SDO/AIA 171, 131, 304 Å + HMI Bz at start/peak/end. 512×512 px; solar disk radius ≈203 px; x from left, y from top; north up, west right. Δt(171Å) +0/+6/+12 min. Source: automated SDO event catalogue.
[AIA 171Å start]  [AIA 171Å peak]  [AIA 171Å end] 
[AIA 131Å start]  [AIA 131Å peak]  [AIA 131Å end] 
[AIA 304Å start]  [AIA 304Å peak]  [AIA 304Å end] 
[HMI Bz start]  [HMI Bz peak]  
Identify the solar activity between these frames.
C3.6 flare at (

Activity: What lines of the material contain "peak"? Show them.

Output for this task:
SDO/AIA 171, 131, 304 Å + HMI Bz at start/peak/end. 512×512 px; solar disk radius ≈203 px; x from left, y from top; north up, west right. Δt(171Å) +0/+6/+12 min. Source: automated SDO event catalogue.
[AIA 171Å start]  [AIA 171Å peak]  [AIA 171Å end] 
[AIA 131Å start]  [AIA 131Å peak]  [AIA 131Å end] 
[AIA 304Å start]  [AIA 304Å peak]  [AIA 304Å end] 
[HMI Bz start]  [HMI Bz peak]  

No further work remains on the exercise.